Oh Lordy (or words to that effect)! Surely someone has been messing with the sign. What sort of person writes “Mesurez votre effort et bon courage”? Thoughts of a quick dash in the opposite direction down the (flat) valley floor pass before me and I hesitate. And then I remember those brave club members who nipped over to Brittany and covered hundreds of miles each and every day, only stopping to fuel up on chips and beer. They were always smiling. It’s all France, just different bits. Pull yourself together. Onwards and upwards. Hey, this is OK. A heady speed of 7 mph and I’m eating up the ground. Around a corner a strange sight awaits. Should I consider upgrading to a larger frame?
2 miles. 3 miles. I’m smiling. Then I’m concerned. There’s a sort of flat bit, maybe 200m.
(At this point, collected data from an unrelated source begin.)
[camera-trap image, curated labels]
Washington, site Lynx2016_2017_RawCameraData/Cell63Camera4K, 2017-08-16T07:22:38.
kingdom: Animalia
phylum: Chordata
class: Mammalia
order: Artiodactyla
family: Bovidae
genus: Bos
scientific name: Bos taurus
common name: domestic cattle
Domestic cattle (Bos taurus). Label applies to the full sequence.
It’s like when you know that all good things come to an end. And they do! Round the corner is a sign showing an inviting 13% – and the climb starts. There are several signs advertising ski hire. Could that be significant? Right now I am very glad I have a bike with a “granny ring”, despite what anyone else says! 6 miles. 7 miles. There’s a ski resort in sight. I notice large birds of prey circling overhead. I recognise them as vultures and wonder why they are following me. 8 miles. There’s an interesting phenomenon at play here. I am very warm – OK ***** gasping – and the air temperature is dropping dramatically. Is this making balance? I hope so – otherwise I will either explode or freeze to death. The way ahead starts to disappear in mist. But still it’s upwards and onwards. I’ve climbed mountains with a rope quicker than this! 9 miles. 10 miles. I’m going to get there. And there it is. At least it would be if this mist would let up. It is not warm up here. I manage a quick photo with the timer
before throwing on every layer I have and turning back. Oh, and I feel pretty chuffed. The col is 1709 m, so I’ve gained a bit of height. Certainly not as quick as Lance and his mates – or many others – , but hey, how long to the Tour? And the descent was not pretty. My hands were frozen, so I needed to stop regularly to warm them in intimate regions. And there are not many places near the top without a corner approaching (note to self: check brake blocks). I arrive back to find a short missive “Gone swimming.” Fair enough, I did say it would be a short ride. Now where did I put my book?
NB Our guide book, which recommended this ride, also has these words of wisdom. If confronted by a brown bear rearing up on its hind legs, do not be alarmed. It is showing it is curious. Oh really.